__Problem__:
Could you write out the records from the start through the line with "2077 millimetres", swapping "wet rock" for "damp rock" and leaving everything else unchanged?

————————

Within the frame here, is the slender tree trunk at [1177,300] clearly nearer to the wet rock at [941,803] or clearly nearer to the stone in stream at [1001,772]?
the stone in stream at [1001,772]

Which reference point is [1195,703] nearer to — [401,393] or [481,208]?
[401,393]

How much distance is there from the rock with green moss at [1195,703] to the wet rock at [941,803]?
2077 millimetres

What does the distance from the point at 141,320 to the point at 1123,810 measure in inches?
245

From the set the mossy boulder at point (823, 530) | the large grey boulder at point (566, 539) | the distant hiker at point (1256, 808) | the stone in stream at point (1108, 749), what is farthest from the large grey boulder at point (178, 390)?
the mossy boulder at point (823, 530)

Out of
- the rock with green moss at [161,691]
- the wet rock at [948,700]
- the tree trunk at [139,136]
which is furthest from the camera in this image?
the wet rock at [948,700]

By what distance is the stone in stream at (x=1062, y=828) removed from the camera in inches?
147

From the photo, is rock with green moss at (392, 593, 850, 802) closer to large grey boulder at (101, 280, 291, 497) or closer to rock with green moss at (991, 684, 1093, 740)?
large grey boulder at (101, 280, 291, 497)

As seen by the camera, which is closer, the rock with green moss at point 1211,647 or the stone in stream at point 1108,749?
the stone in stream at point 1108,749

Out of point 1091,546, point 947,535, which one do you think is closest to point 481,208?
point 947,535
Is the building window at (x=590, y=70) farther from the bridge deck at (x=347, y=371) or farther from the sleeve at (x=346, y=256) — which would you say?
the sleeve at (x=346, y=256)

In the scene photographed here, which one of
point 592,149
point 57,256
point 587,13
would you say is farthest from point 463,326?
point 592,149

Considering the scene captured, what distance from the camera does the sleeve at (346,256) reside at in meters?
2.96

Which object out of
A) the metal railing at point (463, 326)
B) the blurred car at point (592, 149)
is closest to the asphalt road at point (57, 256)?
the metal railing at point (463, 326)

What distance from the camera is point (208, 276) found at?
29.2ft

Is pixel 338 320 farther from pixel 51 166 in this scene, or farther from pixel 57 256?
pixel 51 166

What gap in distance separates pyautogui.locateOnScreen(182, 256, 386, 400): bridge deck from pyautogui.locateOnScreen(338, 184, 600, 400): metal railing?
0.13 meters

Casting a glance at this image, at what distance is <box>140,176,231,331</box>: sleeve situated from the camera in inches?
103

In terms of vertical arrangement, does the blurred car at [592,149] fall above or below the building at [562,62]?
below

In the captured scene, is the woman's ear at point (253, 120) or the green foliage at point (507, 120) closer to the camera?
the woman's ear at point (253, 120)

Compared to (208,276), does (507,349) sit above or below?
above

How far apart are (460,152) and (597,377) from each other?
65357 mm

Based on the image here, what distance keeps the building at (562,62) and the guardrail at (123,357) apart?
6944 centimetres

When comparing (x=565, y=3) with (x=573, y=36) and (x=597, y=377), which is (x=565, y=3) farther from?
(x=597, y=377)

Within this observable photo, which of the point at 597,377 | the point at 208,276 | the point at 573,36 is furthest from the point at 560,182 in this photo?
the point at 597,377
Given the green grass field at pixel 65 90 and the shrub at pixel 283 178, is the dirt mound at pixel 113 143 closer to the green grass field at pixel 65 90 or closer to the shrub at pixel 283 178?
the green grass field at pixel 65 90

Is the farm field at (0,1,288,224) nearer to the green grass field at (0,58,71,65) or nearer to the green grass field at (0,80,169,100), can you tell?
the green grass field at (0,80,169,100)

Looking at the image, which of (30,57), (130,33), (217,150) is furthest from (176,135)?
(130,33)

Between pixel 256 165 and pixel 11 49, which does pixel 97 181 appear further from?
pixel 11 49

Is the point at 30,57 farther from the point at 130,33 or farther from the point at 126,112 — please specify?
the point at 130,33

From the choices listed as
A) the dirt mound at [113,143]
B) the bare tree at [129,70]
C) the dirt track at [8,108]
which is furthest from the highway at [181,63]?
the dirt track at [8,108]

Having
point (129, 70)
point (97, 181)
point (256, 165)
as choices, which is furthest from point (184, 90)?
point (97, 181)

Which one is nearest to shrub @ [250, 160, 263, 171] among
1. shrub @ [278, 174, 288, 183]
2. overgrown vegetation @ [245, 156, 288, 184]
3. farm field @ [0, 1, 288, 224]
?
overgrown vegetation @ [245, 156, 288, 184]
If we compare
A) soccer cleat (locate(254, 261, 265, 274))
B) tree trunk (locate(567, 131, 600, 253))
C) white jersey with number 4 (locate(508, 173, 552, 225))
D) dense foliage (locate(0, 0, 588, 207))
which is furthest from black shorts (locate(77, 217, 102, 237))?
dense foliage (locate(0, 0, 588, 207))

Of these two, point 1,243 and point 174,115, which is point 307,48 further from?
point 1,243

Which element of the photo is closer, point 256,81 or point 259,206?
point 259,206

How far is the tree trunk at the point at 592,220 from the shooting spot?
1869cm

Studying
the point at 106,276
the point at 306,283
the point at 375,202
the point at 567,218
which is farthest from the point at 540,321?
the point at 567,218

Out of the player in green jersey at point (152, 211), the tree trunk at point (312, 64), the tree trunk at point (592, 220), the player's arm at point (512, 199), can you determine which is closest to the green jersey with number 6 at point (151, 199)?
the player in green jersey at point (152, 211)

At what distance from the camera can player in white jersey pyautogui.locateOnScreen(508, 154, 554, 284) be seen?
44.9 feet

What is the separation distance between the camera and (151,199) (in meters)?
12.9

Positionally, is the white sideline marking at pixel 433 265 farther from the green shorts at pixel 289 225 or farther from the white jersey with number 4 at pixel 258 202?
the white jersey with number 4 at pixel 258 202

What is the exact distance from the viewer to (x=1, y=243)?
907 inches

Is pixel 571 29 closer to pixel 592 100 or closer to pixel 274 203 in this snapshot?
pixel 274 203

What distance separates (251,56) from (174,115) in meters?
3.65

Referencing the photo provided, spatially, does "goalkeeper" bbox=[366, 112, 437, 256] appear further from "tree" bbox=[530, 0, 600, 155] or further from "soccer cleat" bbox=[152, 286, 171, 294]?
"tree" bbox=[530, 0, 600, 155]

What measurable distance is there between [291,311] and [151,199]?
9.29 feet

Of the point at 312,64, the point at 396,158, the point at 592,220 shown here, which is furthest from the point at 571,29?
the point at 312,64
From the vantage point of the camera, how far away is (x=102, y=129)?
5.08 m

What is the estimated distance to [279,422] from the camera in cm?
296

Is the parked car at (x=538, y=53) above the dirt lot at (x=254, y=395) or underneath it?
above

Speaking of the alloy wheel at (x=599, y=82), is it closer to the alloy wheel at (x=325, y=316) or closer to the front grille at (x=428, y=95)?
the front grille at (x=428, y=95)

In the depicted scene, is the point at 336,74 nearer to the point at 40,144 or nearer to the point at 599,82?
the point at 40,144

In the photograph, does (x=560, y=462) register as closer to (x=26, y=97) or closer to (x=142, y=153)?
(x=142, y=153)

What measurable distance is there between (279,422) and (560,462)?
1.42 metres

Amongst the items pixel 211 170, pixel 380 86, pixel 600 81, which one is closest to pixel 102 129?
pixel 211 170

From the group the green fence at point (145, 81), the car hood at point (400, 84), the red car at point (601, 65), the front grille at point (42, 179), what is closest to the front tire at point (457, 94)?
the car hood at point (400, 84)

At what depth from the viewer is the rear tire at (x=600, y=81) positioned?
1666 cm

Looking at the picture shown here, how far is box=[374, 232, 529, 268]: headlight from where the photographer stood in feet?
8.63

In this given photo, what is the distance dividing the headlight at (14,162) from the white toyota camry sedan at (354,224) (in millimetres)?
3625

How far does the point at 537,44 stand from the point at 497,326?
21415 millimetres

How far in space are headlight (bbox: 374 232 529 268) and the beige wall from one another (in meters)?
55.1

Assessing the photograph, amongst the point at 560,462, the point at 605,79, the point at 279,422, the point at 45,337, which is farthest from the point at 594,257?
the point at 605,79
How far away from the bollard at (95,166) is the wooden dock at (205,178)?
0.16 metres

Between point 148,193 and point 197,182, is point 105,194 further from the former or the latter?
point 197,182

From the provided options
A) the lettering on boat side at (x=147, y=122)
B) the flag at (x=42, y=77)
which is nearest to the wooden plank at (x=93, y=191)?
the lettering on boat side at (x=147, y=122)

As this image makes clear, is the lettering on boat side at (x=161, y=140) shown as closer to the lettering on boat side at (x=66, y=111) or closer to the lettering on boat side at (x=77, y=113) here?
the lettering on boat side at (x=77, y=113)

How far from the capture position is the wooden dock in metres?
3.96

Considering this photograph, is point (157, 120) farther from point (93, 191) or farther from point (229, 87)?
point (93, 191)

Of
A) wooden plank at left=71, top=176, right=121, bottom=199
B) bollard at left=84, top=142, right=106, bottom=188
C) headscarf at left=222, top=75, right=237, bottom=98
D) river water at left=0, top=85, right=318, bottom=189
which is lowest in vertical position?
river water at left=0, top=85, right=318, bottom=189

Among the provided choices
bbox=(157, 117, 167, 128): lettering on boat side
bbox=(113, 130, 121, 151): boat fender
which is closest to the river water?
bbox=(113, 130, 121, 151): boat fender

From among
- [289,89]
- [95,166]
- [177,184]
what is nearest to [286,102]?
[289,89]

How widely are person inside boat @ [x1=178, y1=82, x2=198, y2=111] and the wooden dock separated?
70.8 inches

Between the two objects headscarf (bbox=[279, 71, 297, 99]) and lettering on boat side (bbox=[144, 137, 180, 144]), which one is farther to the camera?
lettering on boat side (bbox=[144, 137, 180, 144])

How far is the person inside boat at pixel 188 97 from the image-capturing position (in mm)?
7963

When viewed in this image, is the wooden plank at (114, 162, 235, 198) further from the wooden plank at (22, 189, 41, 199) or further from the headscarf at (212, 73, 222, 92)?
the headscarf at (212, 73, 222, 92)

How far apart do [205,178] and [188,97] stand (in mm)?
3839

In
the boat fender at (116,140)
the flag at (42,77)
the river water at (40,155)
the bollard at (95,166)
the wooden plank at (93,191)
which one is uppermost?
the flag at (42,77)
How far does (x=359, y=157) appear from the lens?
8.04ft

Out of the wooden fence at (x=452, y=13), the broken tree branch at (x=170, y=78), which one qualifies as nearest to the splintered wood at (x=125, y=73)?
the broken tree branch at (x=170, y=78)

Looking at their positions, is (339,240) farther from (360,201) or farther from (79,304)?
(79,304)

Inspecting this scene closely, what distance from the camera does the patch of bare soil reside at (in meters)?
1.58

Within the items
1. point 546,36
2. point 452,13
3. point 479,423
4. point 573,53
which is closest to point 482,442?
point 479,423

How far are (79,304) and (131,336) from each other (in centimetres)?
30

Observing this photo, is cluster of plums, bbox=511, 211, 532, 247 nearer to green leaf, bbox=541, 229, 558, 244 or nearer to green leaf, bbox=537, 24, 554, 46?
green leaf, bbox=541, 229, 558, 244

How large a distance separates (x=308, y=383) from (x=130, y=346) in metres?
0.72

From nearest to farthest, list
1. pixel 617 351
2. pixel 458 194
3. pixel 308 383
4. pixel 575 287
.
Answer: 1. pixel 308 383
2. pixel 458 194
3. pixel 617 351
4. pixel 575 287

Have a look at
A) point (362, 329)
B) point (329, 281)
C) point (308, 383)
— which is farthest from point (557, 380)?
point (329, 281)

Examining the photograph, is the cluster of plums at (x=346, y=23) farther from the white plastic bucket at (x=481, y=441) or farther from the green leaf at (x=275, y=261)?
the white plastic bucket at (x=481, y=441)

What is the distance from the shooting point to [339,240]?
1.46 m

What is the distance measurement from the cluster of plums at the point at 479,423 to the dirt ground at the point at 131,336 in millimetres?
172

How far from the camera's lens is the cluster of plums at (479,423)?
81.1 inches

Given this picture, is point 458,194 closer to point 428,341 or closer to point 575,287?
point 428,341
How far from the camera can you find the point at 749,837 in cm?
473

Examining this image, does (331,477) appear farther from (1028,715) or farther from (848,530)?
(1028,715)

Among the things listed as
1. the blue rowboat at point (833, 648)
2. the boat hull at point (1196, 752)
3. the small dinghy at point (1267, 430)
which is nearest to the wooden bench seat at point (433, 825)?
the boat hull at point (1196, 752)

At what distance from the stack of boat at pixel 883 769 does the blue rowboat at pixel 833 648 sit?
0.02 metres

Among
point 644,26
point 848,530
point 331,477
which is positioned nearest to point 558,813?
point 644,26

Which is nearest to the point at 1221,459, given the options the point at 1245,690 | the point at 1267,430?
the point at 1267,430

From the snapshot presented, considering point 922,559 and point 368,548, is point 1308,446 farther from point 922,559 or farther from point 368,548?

————————

__Expected answer__:
Within the frame here, is the slender tree trunk at [1177,300] clearly nearer to the damp rock at [941,803] or clearly nearer to the stone in stream at [1001,772]?
the stone in stream at [1001,772]

Which reference point is [1195,703] nearer to — [401,393] or [481,208]?
[401,393]

How much distance is there from the rock with green moss at [1195,703] to the damp rock at [941,803]?
2077 millimetres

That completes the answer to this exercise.